Open source software businesses and projects--like all software companies--have been living with a sword over their heads: the sword of patents. A year ago, the Open Source Risk Management (OSRM) firm reported the existence of 283 patents that the Linux source code may potentially infringe upon. (This is not to say Linux does infringe on all 283.)

While OSRM found that a third of those patents were held by Linux-friendly corporations like Cisco, HP, IBM, Intel, Novell, Oracle, Red Hat, and Sony, there were also at least 27 patents held by Microsoft, which has proven its willingness to patent other companies' work and pursue license fees in the recent squabble over the iPod interface.

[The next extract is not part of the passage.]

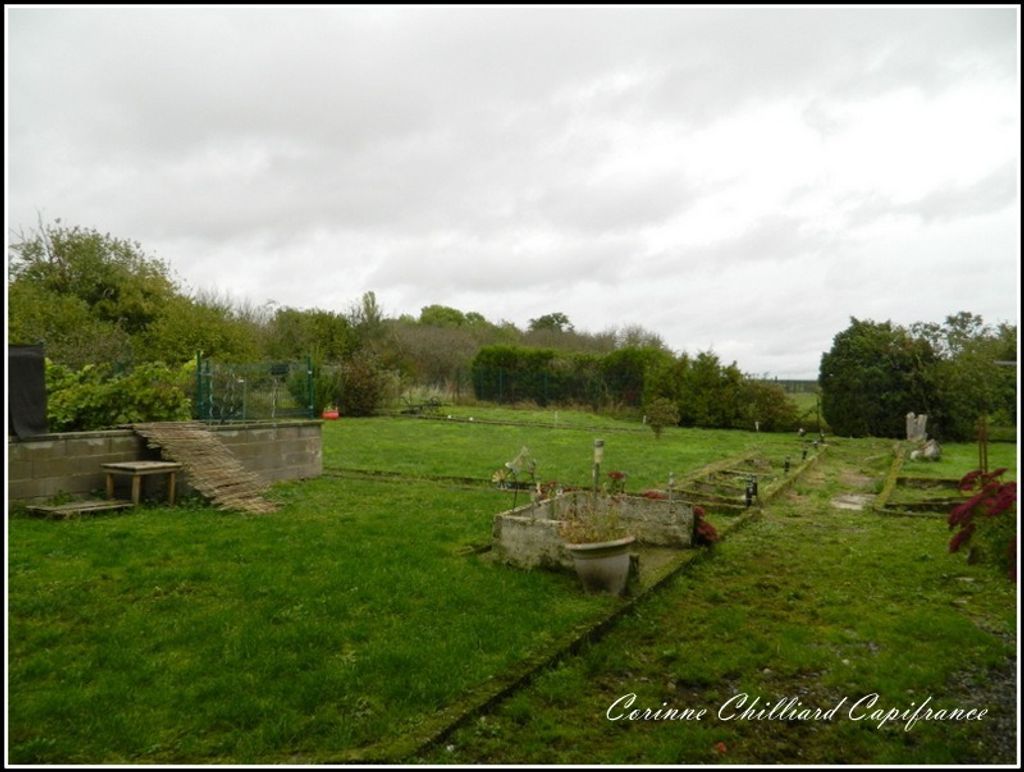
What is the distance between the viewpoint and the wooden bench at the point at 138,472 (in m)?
8.69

Defending a patent claim costs about $2 million per side, per claim. That may be, as eBay deputy general Jay Monahan puts it, "an unfortunate cost of doing business," but that's not a cost most open source projects can afford. Granted, patent trolls will go after companies with deep pockets, but companies that compete with open source may see a strategy in using patent claims to simply shut down a small company.

Open source developers (and well-known companies like IBM and Novell that are involved in open source) have recently become quite worried that some troll or another will find an open source project or company infringing on a patent. It is time--commercial Linux developer Red Hat and Open Source Development Labs (OSDL), an industry consortium, have decided--to take corrective action.

At August's LinuxWorld '05, the organizations announced their own versions of patent commons--safe havens where patents could be dedicated to open source projects. OSDL's Patent Commons will be a place where companies and individuals can outright donate their patents to the community. Red Hat has agreed to fund the cost of registration for patents that will be donated to its Fedora Foundation. Those patents could then be used in projects using most open source licenses.

All of this is set against the background of a major patent reform bill that will be taken up by Congress this session.

I spoke with Mark Webbink, deputy general counsel for intellectual property at Red Hat, about the state of patents, the patents commons idea, and the legislation working its way through Congress.

Richard Koman: How does the current patent regime threaten the health of Linux and open source?

Mark Webbink: I'm not sure that it threatens Linux or open source any more specifically than it threatens all software. From my perspective, the whole situation has gotten far beyond what anybody would have reasonably expected 20 years ago. What we have now is companies filing patent after patent on minute improvements to relatively innocuous features to software, simply to bulk up their patent portfolio and lay more nails in the road for their competitors.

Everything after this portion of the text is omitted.